Given text>

——

Fatime Jomaa (she/her)

Thesis Topic: Use of social information for prospecting and nest site selection by Western Bluebirds (Sialia mexicana)

Advisor: Dr. Matt Johnson

Undergraduate Degree/Institution: B.S. in Ecology and Evolutionary Biology, University of Michigan - Ann Arbor

I was raised in Dearborn, Michigan, and was lucky enough to live near the local college Environmental Interpretive Center in a city with a scarcity of natural areas. I visited often to get involved with their nature, bird, and insect walks, and developed a passionate interest in wildlife. I went on to work in a wasp lab while earning my undergraduate degree at the University of Michigan and spent several summer field seasons in an outdoor vespiary, collecting behavioral data on over 70 free-flying wasps. After graduating and completing a thesis examining links between social and non-social personality in paper wasps, I transitioned to bird-focused research and assisted with a project examining magnetic orientation in migratory songbirds. I spent two field seasons in Pinckney, Michigan mist-netting and working with Yellow-bellied and Traill’s Flycatchers, Swainson’s Thrushes, Red-eyed Vireos, and White-throated Sparrows. In the summer before entering HSU as a master’s student, I traveled to California to work as a field technician on a temperature and movement study for Western Bluebirds and Tree Swallows living in Napa Valley vineyards, which led to my current involvement in vineyard-nesting Western Bluebird research. I am broadly interested in behavioral ecology and conservation, and am working on a project examining the role of inadvertently broadcasted social cues in bluebird nest selection. After earning my Master’s, I’d like to continue work contributing to avian conservation.

When I’m free, I enjoy spending time outdoors birding and hiking, painting, drawing, and challenging myself to cook Lebanese food as well as my grandmother (difficulty level: impossible).

——

Source data>
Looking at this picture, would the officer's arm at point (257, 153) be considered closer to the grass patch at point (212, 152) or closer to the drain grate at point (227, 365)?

——

Problems and tasks>
a) Could you condense the profile's paragraph beginning "I was raised in Dearborn, Michigan" into a short bulleted list that keeps its main facts?
b) Which passage of the profile runs from "When I’m free, I" up to and including "(difficulty level: impossible)."? Copy it out word for word.
Answer from the profile text alone.

Solutions>
a)
- Grew up in Dearborn, Michigan, near a college Environmental Interpretive Center, where nature, bird, and insect walks sparked a passion for wildlife.
- At the University of Michigan, worked in a wasp lab and spent several summers in an outdoor vespiary collecting behavioral data on over 70 free-flying wasps.
- Wrote a thesis on links between social and non-social personality in paper wasps.
- Moved into bird research on magnetic orientation in migratory songbirds, spending two field seasons mist-netting in Pinckney, Michigan.
- Worked as a field technician in Napa Valley vineyards on a temperature and movement study of Western Bluebirds and Tree Swallows, which led to the current vineyard-nesting bluebird research.
- Interested in behavioral ecology and conservation. Now studying how inadvertently broadcasted social cues shape bluebird nest selection, with plans to keep contributing to avian conservation after the Master's.

b)
When I’m free, I enjoy spending time outdoors birding and hiking, painting, drawing, and challenging myself to cook Lebanese food as well as my grandmother (difficulty level: impossible).